» **Prompt**
Could you return, unchanged, every line of the items from the line with "How far apart" up to and including the final line of the items?
___ Material for the task
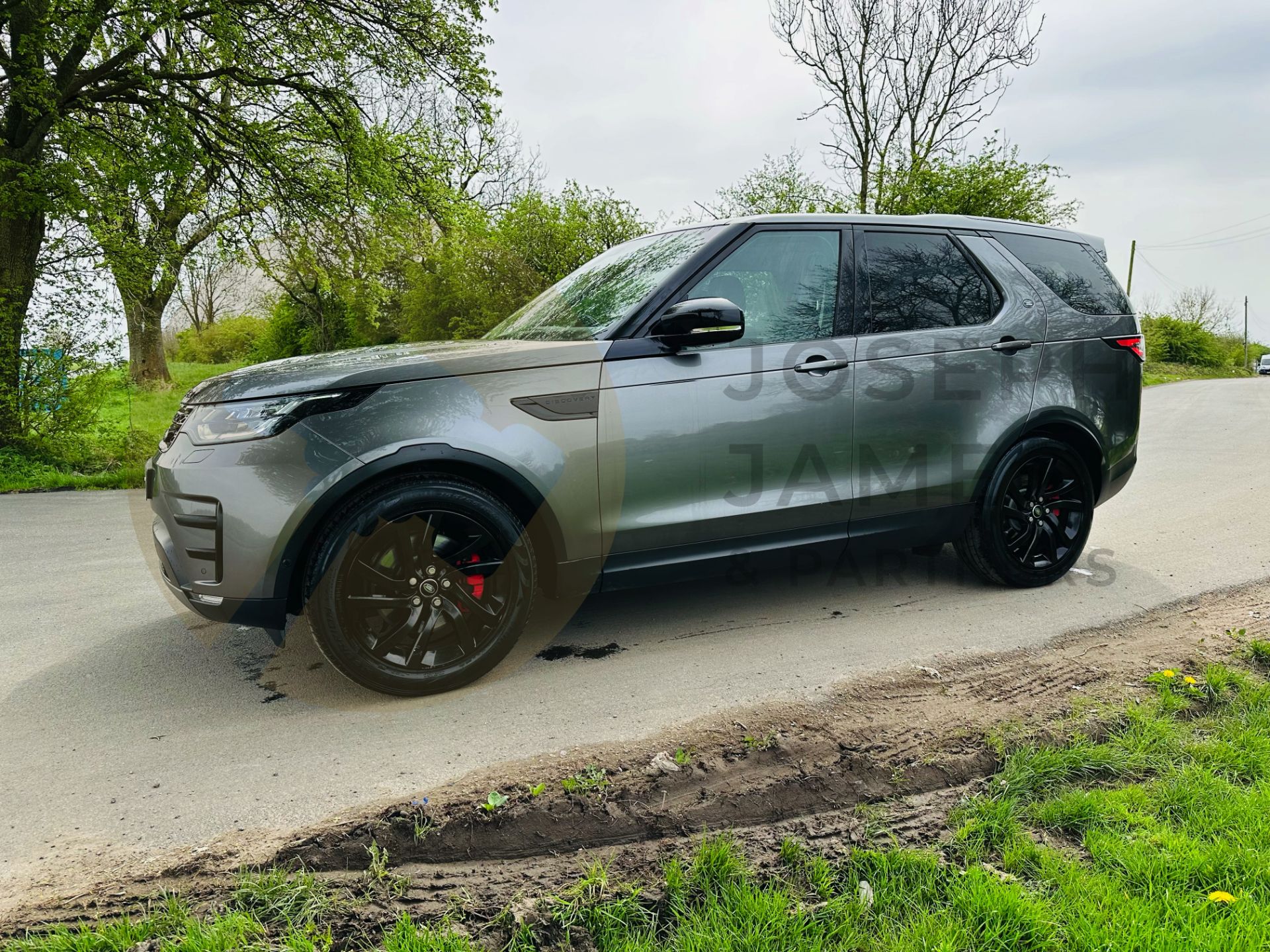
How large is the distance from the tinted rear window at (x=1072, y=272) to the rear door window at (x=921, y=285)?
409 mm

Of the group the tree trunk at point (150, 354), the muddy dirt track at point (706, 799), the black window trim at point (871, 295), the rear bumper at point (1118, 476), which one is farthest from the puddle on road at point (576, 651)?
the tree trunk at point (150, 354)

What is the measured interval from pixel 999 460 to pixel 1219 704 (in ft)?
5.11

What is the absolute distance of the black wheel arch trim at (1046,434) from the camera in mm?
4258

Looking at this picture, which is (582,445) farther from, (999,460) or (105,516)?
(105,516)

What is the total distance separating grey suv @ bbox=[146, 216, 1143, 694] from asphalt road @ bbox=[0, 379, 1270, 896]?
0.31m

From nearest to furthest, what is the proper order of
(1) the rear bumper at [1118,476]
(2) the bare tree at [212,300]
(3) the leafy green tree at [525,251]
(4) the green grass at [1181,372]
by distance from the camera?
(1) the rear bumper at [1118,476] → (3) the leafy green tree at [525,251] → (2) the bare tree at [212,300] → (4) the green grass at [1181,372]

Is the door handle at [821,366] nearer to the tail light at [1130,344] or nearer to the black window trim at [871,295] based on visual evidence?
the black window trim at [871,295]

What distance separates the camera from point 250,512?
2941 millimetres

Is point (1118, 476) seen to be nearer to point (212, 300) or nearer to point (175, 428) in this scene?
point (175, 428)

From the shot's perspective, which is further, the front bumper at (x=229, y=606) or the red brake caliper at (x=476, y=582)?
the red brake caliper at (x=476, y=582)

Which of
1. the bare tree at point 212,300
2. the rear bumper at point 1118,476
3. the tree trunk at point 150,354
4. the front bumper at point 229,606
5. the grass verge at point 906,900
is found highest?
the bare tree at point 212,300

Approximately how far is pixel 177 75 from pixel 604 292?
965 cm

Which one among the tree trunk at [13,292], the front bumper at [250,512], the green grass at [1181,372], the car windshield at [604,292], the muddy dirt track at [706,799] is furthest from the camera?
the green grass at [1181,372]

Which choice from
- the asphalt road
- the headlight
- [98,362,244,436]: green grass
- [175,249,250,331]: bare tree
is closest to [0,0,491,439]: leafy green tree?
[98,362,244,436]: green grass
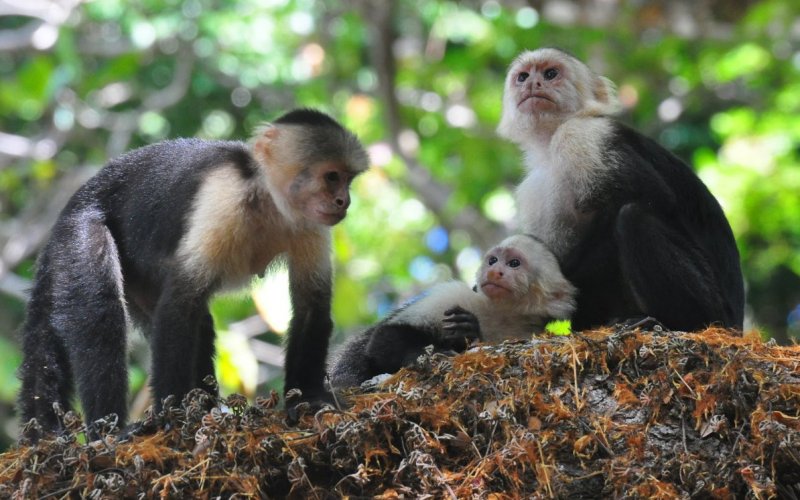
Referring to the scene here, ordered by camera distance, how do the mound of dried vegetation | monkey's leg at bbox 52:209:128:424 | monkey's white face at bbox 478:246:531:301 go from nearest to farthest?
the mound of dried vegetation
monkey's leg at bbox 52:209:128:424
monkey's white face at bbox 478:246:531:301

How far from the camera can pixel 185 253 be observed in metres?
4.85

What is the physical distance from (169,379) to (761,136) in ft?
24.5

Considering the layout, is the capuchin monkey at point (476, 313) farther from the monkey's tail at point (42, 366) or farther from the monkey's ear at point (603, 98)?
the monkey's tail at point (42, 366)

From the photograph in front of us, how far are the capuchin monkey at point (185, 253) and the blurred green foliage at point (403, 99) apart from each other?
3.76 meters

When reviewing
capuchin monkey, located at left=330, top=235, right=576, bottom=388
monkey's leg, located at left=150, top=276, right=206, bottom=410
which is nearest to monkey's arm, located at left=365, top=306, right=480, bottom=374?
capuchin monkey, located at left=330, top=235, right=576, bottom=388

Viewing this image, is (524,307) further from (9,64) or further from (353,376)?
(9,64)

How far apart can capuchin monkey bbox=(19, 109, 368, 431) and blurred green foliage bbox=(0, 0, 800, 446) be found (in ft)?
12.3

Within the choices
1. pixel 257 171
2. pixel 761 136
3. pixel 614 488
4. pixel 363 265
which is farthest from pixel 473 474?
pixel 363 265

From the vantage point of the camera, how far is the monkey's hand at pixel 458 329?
______
» **Answer for the task**
How far apart can capuchin monkey bbox=(19, 109, 368, 431) and blurred green foliage bbox=(0, 0, 800, 446) be found (in ft)?
12.3

Within the choices
1. pixel 257 171
2. pixel 761 136
3. pixel 614 488
4. pixel 363 265
which is farthest from pixel 473 474?
pixel 363 265

From the vantage point of the camera, how far is the monkey's hand at pixel 458 329?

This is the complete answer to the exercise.